For 4 decades beginning in 1881 Aetna Powder Company experienced periodic explosions that endangered employees and neighboring communities.  One blast involving 3,000 pounds of nitroglycerin could be heard 120 miles away in Fort Wayne.  Another in 1912 killed eight, and a 1914 blast shattered windows in downtown Gary.  With the Steel City’s population rapidly growing, the plant was deemed a menace and demand for its product decreased.  Shortly after he end of World War I, owners gave way to suburban developers.

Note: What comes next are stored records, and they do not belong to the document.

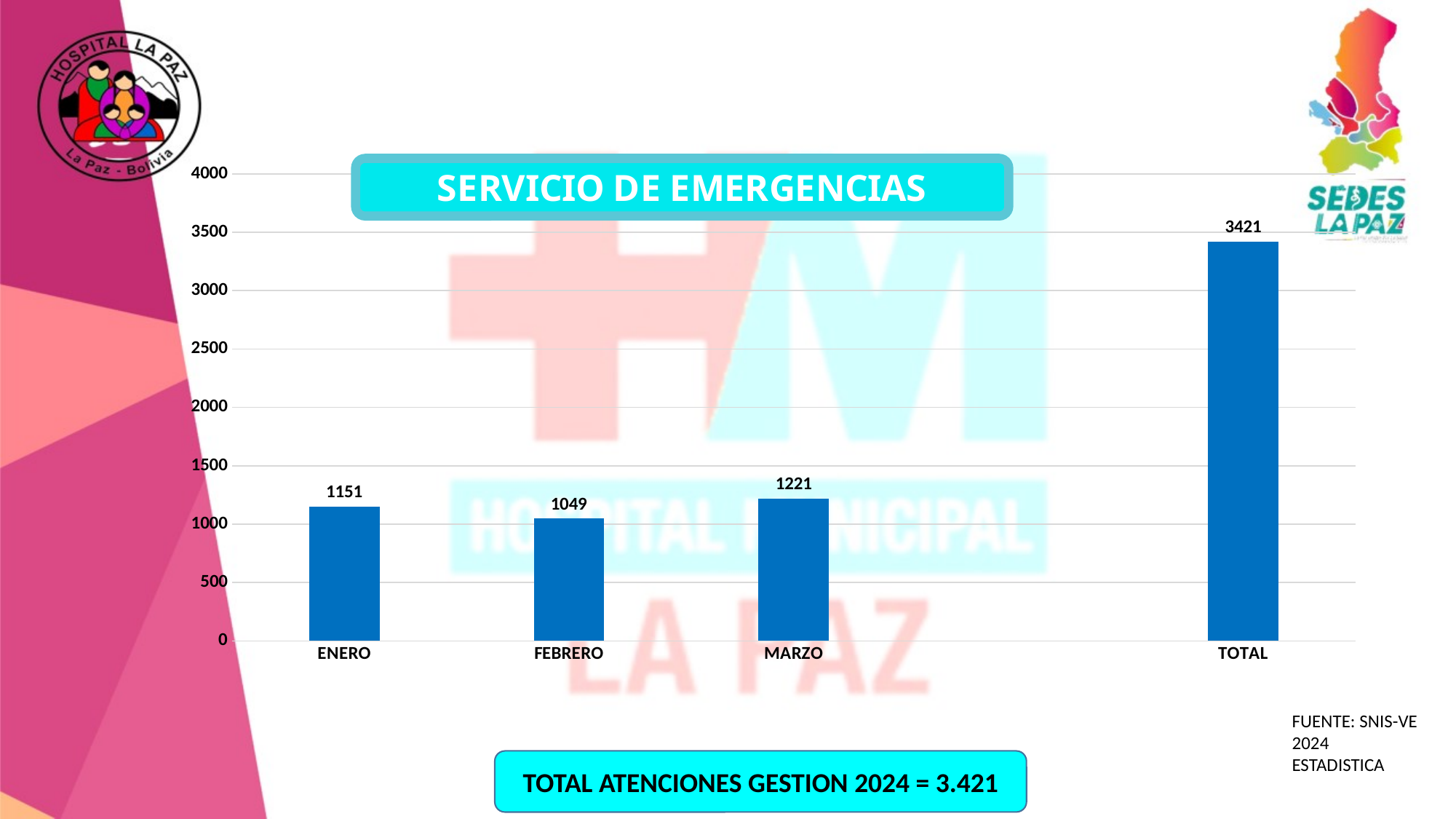
What is the value for FEBRERO? 1049 What is the value for TOTAL? 3421 Which category has the lowest value? FEBRERO What is the value for ENERO? 1151 Which of the three months (ENERO, FEBRERO, MARZO) has the highest value? MARZO Is the value for TOTAL greater or less than 3000? greater Which is larger, the value for ENERO or the value for MARZO? MARZO What is the value for MARZO? 1221 What is the title of the chart? SERVICIO DE EMERGENCIAS What is the difference between the values for MARZO and FEBRERO? 172 How many bars are shown in the chart? 4 What is the difference between the values for ENERO and FEBRERO? 102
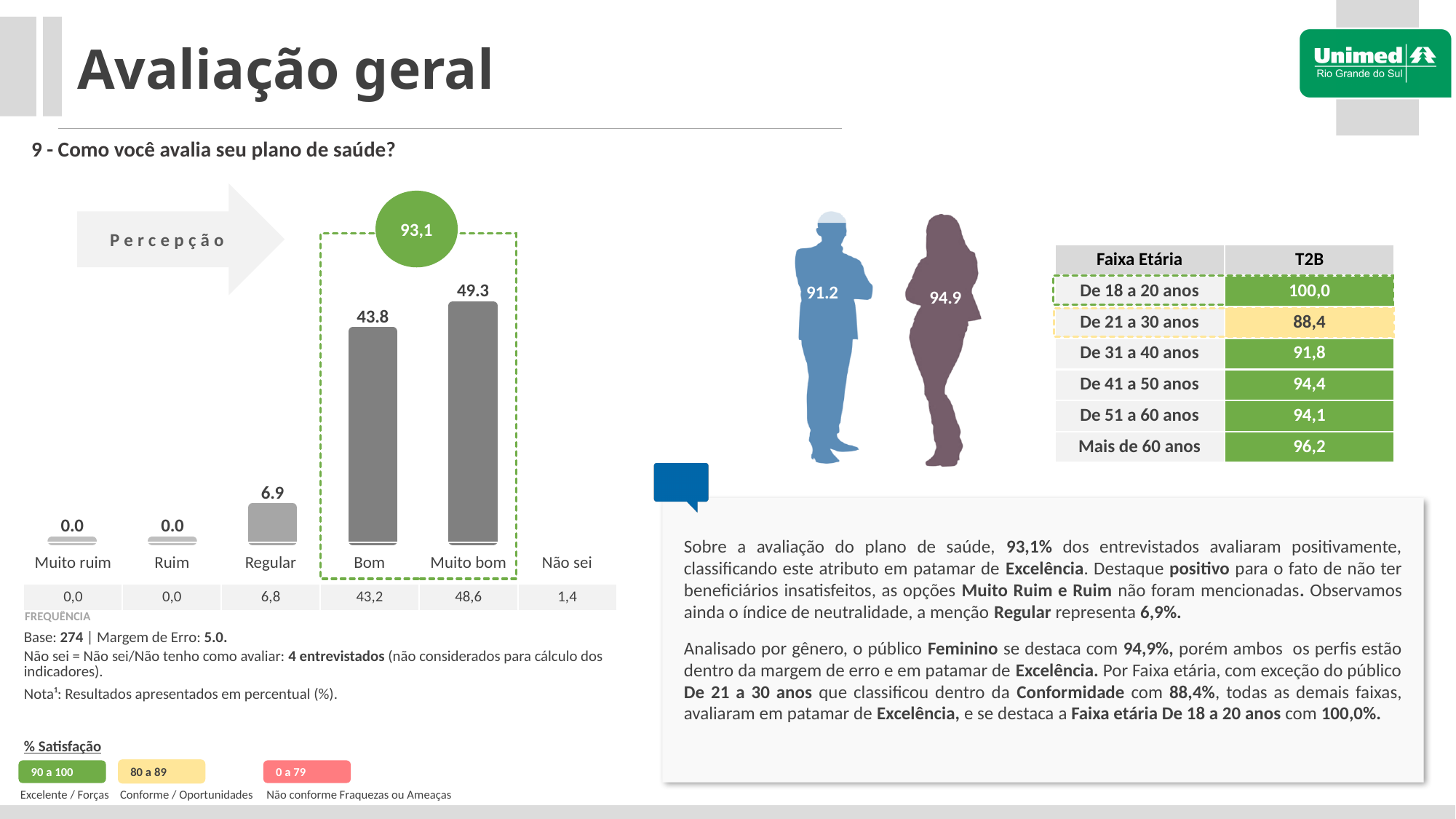
What is the difference between the Muito bom value and the Bom value? 5.5 What value is printed in the green circle above the dashed box in the chart? 93,1 What is the combined value of the Bom and Muito bom bars? 93.1 What is the value shown for the Regular bar? 6.9 What is the value shown for the Muito bom bar? 49.3 What is the value shown for Muito ruim? 0.0 What is the value shown for the Bom bar? 43.8 Do the bar values rise or fall from Muito ruim to Muito bom along the x axis? rise What is the difference between the Bom value and the Regular value? 36.9 What kind of chart is shown on the slide? bar chart Which category has the highest bar in the chart? Muito bom Which is larger, the value for Bom or the value for Regular? Bom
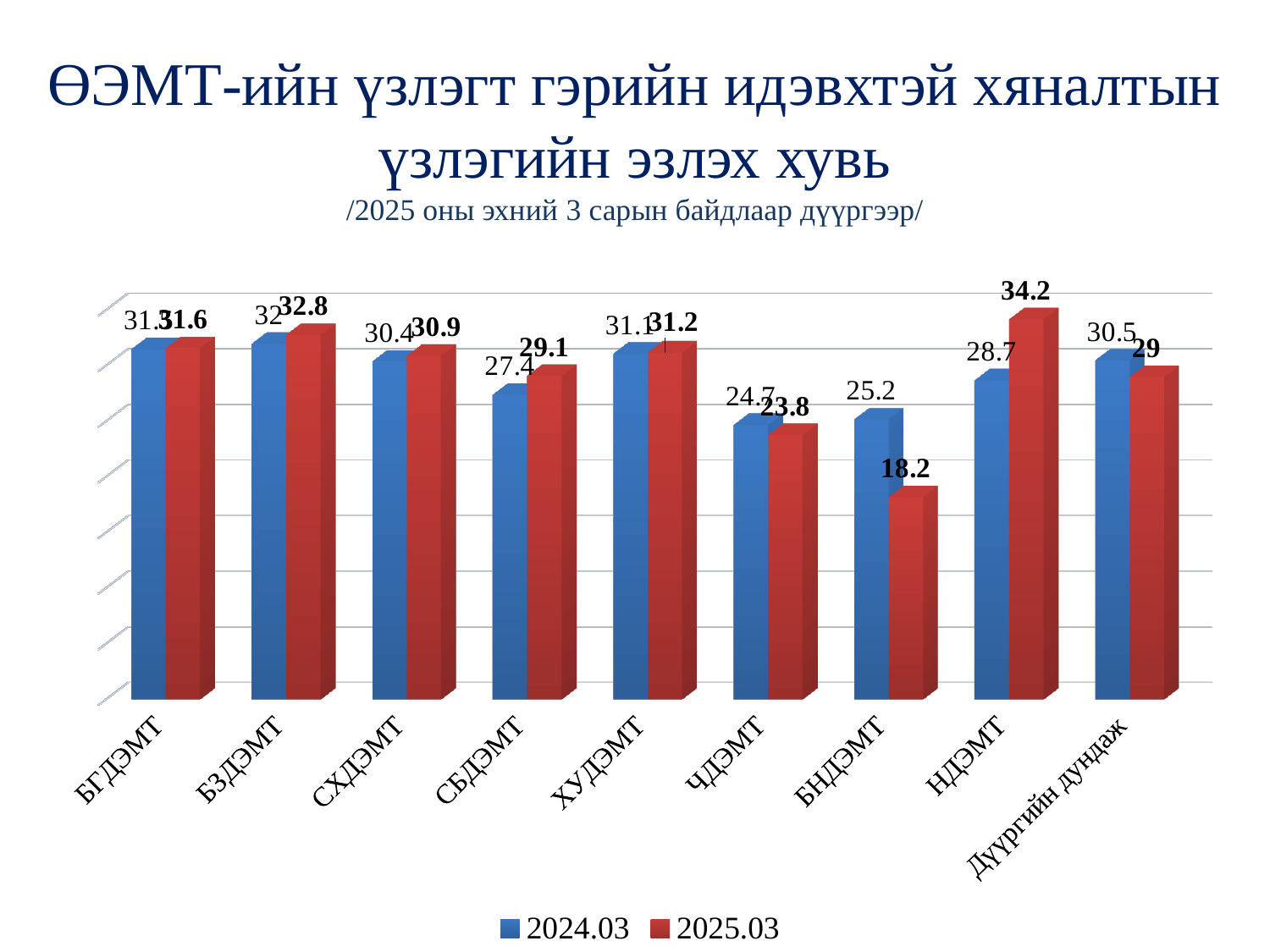
Which category has the highest 2025.03 value? НДЭМТ What is the 2025.03 value for НДЭМТ? 34.2 By how much did the value for НДЭМТ increase from 2024.03 to 2025.03? 5.5 Which category has the highest 2024.03 value? БЗДЭМТ What is the difference between the 2024.03 and 2025.03 values for БНДЭМТ? 7 How many series does the legend list? 2 How many categories are shown on the x axis? 9 For ЧДЭМТ, which series has the larger value, 2024.03 or 2025.03? 2024.03 What kind of chart is shown on the slide? Bar chart What is the 2025.03 value for Дүүргийн дундаж? 29 What is the 2024.03 value for БНДЭМТ? 25.2 Which category has the lowest 2025.03 value? БНДЭМТ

Nicole Anslover talked about President Harry Truman being relatively unknown at the time of FDR’s death even though in 1943 when Senator he had made the cover of Time.  I noted that Missouri Senator Claire McCaskill, ranking Democrat on the Permanent Subcommittee on Investigations, recently declared to Bill Maher that her predecessor saved the country billions of dollars preventing waste and war profiteering by the military-industrial complex during World War II.  That’s why “Investigator Truman” was on Time’s cover, Nicole responded.

At Cressmoor Lanes I cleaned out my locker and turned in the key.  Owner Jim Fowble asked if I wanted to substitute Wednesday evenings, and I suggested former Engineers teammate Melvin Nelson, who didn’t want to switch to an afternoon league.